Baltimore Ravens (10-6) at Pittsburgh Steelers (11-5)

Joe Flacco better be prepared to get rid of the ball quickly.

His offensive line is in tatters entering this game. Both starting offensive tackles are out–left tackle Eugene Monroe (ankle) and right tackle Rick Wagner (foot). Undrafted rookie James Hurst will start for Monroe. The Ravens will move right guard Marshall Yanda to right tackle, and start rookie fifth round pick John Urschel at right guard.

Having a reconfigured offensive line and traveling to boisterous Heinz Field, where it’s hard to communicate, could be problematic for the Ravens. Expect the Steelers’ sage defensive coordinator Dick LeBeau to send his coterie of talented pass rushers, led by outside linebackers James Harrison and Jason Worilds, from all different angles, to exploit this patchwork line.

Another big problem for the Ravens is their weak cornerback situation (aside from Ladarius Webb) due to a number of injuries. Steelers QB Ben Roethlisberger is licking his chops. No quarterback threw for more yards than Roethlisberger this season. In the Steelers 43-23 win over the Ravens in early November, Roethlisberger dominated the Ravens secondary, throwing for 340 yards and six touchdowns.

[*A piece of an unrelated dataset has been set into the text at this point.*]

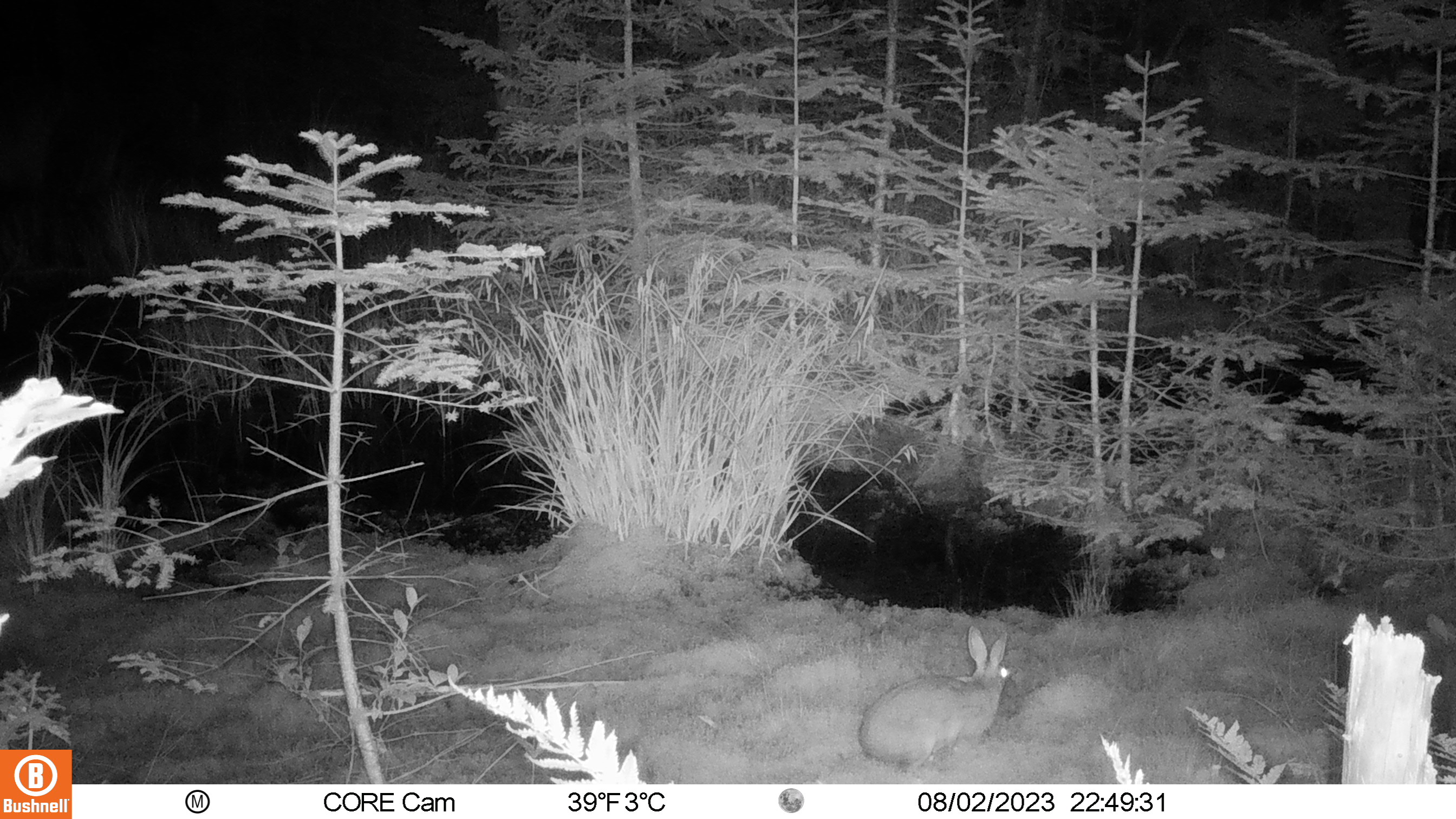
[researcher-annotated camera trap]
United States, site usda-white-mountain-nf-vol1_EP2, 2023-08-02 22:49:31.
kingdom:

The Ravens had issues covering the Steelers superstar receiver Antonio Brown (129 receptions in 2014) in both contests this season. Over the second half of the season, Clemson rookie Martavis Bryant, who has a great size-speed ratio, emerged, and finished the year with eight touchdowns.

Le’Veon Bell sits, to the delight of the Ravens, with a knee injury. Though Baltimore largely contained Bell in two meetings this season, the running back’s 1,361 yards constituted more than three-quarters of Pittsburgh’s progress on the ground. Rookie Josh Harris looks to fill Bell’s shoes but look for Pittsburgh to offset the loss more through the air than on the ground.

So, when you combine the Ravens’ offensive line issues with being short-handed at cornerback, expect the Steelers to win this game despite their backfield threat sitting on the sidelines.